■市場にも「建前」と「本音」がある!
では、米ドル高トレンドは終焉したのだろうか。
結論から申し上げると、筆者は米ドル/円を除き、米ドル全体の上昇トレンドはなお続いており、特にユーロ/米ドルに関しては、ユーロリバウンドの拡大はむしろ、戻り売りの好機だと思う。換言すれば、先週(12月4日)の見通しを維持、結論は変わらないということだ。
【参考記事】
●ドラギ・ショックでユーロ爆上げ! しかし、米ドル高トレンドは終わらず、押し目の好機(2015年12月4日、陳満咲杜)
市場には人間と同様、建前と本音がある。建前上、ノボトニー氏の発言に反応したようにみえても、本音は違うところにある。
今回の本音はすばり、「やばい、米ドルをいっぱい買ってるから、ポジションを落とさないといけない」というところにあるのではないかと思う。
ポジションを落とす必要があるとしたら、理由はただ1つ。ポジションが過大に積み上げられており、そのようなゆがんだ構造を修正する必要があるからにほかならない。
(詳しくはこちら → 経済指標/金利:シカゴIMM通貨先物ポジション推移)
実際、ECBの政策に過大に期待し、ウォール街の煽りもあって、市場関係者は目いっぱいユーロ売り・米ドル買いのポジションを積み上げていたから、「損切り」はなお続きやすく、また、継続させる必要があるのだ。
■「損切り」を「継続させる必要がある」とはどういうことか
米ドルのロングポジションが過大だったから、損切りが続くという話は理解されやすいかと思うが、「損切り」を「継続させる必要がある」という言い方がなかなかわかってもらえないかもしれない。この理屈を説明するために、やや脱線的な話をしよう。
市場は非常に複雑で奥深いものだが、単純に言えば、ロング筋とショート筋の戦場とたとえられる。ロングにしてもショートにしても、相手なしでは成し遂げられないことがある。それは他ならぬ、トレンドの大幅推進である。
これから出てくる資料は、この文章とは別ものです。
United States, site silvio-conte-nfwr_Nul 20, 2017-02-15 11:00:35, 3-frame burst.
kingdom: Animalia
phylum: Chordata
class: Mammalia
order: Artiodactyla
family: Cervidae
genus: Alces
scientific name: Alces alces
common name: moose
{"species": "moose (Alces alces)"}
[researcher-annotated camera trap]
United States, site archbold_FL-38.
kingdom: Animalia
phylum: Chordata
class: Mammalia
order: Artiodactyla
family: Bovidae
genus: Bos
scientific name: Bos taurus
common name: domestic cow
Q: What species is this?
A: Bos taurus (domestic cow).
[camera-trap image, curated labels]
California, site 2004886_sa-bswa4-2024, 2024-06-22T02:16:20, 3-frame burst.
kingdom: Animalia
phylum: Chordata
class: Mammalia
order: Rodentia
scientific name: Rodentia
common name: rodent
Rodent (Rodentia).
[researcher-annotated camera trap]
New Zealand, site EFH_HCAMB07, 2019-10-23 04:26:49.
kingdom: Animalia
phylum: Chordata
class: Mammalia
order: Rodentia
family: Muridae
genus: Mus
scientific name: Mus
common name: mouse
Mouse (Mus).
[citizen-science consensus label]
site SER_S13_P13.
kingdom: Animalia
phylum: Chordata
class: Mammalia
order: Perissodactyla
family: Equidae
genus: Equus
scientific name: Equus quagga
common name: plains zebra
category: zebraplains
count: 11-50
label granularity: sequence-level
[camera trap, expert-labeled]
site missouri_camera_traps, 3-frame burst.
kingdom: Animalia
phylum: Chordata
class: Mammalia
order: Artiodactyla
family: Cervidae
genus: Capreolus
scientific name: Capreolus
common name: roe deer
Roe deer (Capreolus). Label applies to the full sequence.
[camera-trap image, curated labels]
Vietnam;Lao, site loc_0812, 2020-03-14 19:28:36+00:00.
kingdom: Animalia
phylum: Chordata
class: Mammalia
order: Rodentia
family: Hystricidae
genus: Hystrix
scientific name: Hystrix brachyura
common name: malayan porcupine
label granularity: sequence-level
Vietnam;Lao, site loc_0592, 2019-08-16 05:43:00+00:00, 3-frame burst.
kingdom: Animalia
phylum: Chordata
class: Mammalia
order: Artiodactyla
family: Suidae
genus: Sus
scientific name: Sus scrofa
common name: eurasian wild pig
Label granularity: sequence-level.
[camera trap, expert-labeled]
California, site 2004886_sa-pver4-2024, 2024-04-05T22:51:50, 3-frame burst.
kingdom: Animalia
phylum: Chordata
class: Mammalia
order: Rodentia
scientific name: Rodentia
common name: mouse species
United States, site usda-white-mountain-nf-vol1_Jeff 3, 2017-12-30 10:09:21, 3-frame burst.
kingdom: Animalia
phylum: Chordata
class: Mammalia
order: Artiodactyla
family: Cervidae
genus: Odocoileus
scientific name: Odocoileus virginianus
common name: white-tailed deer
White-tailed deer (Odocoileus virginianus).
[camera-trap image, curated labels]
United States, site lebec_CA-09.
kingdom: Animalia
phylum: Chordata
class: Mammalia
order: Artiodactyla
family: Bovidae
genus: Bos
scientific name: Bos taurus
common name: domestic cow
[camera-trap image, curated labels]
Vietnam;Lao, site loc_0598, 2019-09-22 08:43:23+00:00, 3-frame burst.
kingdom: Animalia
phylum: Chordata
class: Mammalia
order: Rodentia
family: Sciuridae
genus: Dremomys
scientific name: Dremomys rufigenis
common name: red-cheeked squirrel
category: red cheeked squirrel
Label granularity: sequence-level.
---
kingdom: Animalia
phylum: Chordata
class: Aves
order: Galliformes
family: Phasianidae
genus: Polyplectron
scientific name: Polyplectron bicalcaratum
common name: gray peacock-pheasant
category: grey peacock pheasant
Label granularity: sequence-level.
たとえば、先週(11月30日~)のECB理事会前の状況では、ネコも杓子ユーロ売り・米ドル買いを仕掛けていたから、一定の水準に到達したら、もう新規の売りは入ってこないことになる。
これではユーロがさらに下落するとしても、なかなか勢いを見せない可能性が大きい。なぜなら、少し下げるとユーロ売りの利益確定、すなわちユーロの買い戻しが入ってくるので、大きなトレンドの推進が望めないからだ。
ゆえに、みんなが持っている同じポジションをいったん大量に落とさせないと、さらなるトレンドの推進が望めないから、どこかでいっせいに反対の値動きを拡大させ、ポジションのバランスを再構築する必要がある。
■再度ユーロ高があれば、絶好の売り好機!
今回の、ECB前におけるウォール街の煽りや、その後のノボトニー氏発言に乗ったユーロ買い戻しの拡大には、こういった思惑が透けて見える。もちろん、いわゆる陰謀論を述べているわけではないから、相場の真実の一面として認識していただければ幸いである。
まとめてみると、現段階でユーロの買い戻しはすでに完了したか、間もなく完了する公算が高いとみる。したがって、仮に近々再度ユーロ高があれば、絶好の売り好機だとみる。
(リアルタイムチャートはこちら → FXチャート&レート:ユーロ/米ドル 日足)
米ドル/円の話はまた次回。市況は如何に。